Hey mbitz, why slmm UND, its not like NDSU is better. I like it here so you can go..

Curt
UND


----------



## njsimonson (Sep 24, 2002)

I only call NDSU a "cow college" because it was founded by a cow.


----------



## tumblebuck (Feb 17, 2004)

zfish,

I have an engineering degree from NDSU. Feel free to email me if you have any questions!


----------



## farmerj (Jun 19, 2004)

Went to and got my degree in Industrial Management at MSU-M.

One of my fellow class members did something that was really smart I think.

He went to NDSU, did the hunting, partying thing and got his generals done. Didn't do too hot, and didn't do too bad. That was his first two years of school.

His last two years he went to MSU-M He still did the hunting thing, laid off the partying thing and because his GPA from NDSU did not count at MSU....he graduated honors with a 4.0.....


----------



## muskat (Mar 5, 2002)

I went to NDSU and got a degree in mechanical engineering. Its a good college, and like Decoyer said, all state schools will have similar programs. He was right again with the experience statement. The degree gets you in to a good position, your performance after that is what will take you far.

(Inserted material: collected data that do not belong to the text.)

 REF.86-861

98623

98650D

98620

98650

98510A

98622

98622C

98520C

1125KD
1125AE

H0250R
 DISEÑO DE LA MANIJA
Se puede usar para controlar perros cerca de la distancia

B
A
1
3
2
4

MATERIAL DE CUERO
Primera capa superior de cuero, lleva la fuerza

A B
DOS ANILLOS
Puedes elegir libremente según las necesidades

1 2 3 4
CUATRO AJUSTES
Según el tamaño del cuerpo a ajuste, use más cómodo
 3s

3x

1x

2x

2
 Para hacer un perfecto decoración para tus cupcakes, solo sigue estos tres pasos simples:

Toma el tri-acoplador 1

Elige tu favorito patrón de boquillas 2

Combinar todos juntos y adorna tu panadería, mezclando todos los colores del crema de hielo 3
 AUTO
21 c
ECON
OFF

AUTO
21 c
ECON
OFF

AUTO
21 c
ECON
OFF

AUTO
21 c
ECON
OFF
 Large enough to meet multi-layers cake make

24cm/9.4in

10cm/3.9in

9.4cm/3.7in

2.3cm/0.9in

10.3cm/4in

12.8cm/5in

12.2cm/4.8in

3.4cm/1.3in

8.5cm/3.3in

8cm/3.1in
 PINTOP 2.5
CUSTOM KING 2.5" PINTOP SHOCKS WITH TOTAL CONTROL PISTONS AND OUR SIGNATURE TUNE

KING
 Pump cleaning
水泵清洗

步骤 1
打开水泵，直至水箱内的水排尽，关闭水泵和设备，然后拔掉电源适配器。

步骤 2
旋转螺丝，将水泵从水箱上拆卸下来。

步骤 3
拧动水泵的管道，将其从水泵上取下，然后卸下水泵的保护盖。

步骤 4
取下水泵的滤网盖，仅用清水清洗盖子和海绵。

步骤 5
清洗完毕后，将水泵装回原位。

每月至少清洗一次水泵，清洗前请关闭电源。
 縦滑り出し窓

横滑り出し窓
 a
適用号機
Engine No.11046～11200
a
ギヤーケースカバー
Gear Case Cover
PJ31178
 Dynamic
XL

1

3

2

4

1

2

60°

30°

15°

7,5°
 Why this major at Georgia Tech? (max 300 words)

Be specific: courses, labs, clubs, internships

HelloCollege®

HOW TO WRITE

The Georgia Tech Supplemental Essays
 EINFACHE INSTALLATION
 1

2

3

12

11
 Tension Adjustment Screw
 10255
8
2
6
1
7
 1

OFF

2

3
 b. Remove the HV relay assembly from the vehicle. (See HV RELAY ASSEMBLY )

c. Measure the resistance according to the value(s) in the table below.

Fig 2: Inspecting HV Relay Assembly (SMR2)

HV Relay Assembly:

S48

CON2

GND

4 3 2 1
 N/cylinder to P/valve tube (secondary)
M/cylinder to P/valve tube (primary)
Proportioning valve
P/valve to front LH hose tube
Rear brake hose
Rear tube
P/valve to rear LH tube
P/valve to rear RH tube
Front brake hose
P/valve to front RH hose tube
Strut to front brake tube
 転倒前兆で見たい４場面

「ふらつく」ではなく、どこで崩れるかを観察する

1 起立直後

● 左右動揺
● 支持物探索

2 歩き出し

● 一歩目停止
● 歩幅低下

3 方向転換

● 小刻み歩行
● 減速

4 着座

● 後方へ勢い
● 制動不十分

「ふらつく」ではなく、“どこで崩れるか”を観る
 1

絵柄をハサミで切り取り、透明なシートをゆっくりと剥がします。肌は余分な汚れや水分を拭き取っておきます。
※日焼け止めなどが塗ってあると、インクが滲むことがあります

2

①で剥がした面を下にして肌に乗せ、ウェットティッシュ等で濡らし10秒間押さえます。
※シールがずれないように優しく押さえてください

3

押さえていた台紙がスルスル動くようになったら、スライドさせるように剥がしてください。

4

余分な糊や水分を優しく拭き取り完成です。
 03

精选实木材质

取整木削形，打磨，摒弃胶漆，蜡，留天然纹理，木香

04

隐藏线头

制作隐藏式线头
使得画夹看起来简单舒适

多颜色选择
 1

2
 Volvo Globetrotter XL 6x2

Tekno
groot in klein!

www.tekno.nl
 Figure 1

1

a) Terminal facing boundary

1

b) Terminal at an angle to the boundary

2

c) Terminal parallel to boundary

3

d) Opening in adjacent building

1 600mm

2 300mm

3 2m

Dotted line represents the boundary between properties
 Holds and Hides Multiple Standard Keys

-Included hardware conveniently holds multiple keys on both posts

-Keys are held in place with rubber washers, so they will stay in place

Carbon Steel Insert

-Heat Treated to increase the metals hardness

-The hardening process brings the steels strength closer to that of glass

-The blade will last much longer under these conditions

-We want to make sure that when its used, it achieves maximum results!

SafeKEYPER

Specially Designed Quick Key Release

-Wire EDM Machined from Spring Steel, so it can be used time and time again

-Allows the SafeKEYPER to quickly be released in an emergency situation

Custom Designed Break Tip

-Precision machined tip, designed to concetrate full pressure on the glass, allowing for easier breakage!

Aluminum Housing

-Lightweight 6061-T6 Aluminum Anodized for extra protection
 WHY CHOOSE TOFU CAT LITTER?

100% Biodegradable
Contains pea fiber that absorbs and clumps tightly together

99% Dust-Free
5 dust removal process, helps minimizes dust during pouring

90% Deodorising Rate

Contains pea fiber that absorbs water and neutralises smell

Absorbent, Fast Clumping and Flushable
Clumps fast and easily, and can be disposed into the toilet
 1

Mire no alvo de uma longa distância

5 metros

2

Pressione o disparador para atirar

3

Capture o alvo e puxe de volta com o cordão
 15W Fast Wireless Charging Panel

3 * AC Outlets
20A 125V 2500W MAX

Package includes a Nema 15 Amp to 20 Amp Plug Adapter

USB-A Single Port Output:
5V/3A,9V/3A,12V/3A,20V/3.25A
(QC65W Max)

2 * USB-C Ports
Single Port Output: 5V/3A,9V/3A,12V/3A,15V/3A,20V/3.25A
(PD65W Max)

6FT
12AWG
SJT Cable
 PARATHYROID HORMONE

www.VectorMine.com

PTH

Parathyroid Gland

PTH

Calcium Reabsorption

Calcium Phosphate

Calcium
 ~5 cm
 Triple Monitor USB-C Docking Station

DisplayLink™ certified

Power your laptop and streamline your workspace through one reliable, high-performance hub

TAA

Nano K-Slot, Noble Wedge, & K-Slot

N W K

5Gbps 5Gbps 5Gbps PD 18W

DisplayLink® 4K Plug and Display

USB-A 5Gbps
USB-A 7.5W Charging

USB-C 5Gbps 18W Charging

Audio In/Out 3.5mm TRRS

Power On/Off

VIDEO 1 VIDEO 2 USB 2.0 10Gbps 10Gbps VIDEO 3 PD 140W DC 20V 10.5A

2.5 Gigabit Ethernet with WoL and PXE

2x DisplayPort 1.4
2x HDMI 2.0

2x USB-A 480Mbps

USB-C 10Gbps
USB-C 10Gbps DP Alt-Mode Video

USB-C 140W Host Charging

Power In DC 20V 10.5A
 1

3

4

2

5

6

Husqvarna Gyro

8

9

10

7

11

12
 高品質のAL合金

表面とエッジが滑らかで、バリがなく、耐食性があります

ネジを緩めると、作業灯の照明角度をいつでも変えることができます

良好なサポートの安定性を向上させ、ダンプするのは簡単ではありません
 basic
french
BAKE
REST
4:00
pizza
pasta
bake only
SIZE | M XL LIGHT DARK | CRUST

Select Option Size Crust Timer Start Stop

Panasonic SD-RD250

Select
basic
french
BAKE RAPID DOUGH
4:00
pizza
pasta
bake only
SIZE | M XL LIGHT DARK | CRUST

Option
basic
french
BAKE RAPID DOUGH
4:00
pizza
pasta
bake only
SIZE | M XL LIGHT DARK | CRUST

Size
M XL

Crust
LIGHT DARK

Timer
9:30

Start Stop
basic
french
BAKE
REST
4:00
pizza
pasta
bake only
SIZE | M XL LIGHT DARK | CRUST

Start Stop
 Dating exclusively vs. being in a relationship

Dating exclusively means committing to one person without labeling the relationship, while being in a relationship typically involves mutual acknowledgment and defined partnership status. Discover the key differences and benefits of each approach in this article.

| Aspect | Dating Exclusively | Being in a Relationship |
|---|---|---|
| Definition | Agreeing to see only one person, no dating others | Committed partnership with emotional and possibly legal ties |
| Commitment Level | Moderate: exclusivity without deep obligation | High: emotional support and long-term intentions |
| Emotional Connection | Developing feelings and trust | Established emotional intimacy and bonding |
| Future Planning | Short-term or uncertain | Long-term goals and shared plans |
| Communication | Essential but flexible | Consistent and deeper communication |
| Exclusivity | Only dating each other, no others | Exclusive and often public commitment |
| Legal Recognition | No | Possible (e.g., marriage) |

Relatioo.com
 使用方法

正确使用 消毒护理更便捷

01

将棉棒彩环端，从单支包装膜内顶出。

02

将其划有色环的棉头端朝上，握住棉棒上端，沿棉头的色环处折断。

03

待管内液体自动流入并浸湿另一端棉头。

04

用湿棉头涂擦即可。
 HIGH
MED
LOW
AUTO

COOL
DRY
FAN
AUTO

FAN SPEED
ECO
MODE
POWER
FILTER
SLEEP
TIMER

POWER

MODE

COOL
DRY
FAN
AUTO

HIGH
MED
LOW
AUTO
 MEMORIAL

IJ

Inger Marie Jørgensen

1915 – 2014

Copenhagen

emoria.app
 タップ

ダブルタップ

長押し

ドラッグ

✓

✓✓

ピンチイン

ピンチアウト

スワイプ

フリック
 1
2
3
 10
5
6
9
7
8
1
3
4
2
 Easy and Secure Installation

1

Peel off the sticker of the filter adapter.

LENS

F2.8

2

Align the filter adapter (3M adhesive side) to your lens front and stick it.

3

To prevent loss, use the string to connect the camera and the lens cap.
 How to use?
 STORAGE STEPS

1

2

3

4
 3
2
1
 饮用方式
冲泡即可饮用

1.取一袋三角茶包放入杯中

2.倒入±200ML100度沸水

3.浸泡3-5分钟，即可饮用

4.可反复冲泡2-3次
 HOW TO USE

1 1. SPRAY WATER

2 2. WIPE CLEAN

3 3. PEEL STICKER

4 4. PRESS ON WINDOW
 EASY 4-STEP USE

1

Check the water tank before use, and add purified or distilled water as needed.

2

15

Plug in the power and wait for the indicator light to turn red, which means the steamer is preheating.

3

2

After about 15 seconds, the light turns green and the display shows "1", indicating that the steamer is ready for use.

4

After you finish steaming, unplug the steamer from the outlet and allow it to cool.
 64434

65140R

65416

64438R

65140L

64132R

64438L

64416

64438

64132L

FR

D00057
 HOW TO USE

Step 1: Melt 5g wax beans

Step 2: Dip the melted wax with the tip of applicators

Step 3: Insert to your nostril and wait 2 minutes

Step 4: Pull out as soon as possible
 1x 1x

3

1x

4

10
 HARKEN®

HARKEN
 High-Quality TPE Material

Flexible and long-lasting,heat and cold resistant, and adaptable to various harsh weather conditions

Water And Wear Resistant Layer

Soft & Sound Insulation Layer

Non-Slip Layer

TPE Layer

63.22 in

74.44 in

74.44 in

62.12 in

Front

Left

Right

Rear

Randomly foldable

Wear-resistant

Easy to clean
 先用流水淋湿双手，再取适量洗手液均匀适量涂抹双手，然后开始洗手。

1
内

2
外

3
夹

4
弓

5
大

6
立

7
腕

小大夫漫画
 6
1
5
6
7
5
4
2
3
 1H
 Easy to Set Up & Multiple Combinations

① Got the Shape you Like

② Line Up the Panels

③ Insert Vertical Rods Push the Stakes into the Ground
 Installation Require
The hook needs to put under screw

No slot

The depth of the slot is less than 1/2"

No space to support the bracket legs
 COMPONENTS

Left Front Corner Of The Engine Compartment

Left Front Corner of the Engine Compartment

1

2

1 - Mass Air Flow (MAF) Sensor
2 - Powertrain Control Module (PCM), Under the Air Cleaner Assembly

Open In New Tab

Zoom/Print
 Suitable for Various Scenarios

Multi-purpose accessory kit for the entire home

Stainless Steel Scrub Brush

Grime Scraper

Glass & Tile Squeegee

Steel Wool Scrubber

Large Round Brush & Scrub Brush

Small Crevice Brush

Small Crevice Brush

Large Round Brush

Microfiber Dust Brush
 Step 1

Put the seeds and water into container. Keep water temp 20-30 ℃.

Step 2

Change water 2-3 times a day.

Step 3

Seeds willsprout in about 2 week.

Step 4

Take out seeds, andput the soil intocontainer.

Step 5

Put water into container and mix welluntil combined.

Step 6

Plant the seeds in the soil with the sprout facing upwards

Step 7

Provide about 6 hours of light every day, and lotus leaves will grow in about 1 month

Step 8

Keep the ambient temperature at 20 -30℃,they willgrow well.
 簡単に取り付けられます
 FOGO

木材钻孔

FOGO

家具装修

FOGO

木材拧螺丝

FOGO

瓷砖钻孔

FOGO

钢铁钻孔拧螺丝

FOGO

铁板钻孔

Make sure you do go to an accredited university, in case you want to start a "professional" career. To get into these "professional" fields, you need to have an undergrad from an accredited university. So happens that NDSU is ABET accredited.


----------



## Kooshnitz (Apr 7, 2004)

OH YEAH


----------



## Remmi_&amp;_I (Dec 2, 2003)

The Thundering Herd strikes again! I'd choose NDSU because you are only an hour or two drive from good hunting of all kinds. Then you can hunt weekends to get rid of the itch and concentrate on the books M-F !


----------



## Decoyer (Mar 2, 2002)

> Then you can hunt weekends to get rid of the itch and concentrate on the books M-F !


Ha! if only that were true....... :beer: :lol: [/quote]


----------



## Kooshnitz (Apr 7, 2004)

Same here at UND


----------



## njsimonson (Sep 24, 2002)

It is a longer drive from NDSU to Devils Lake, than it is from UND. If it were just for hunting and fishing...I'd take UND. Not that I'd EVER advocate bailing on class to go hunting/fishing. MUAHAHAHAHAHA!!! dd:


----------



## Remmi_&amp;_I (Dec 2, 2003)

The problem with UND is it is BY FAR THE SMELLIEST CAMPUS IN THE NATION !!!! DAMN SUGAR BEET PLANTS !!!


----------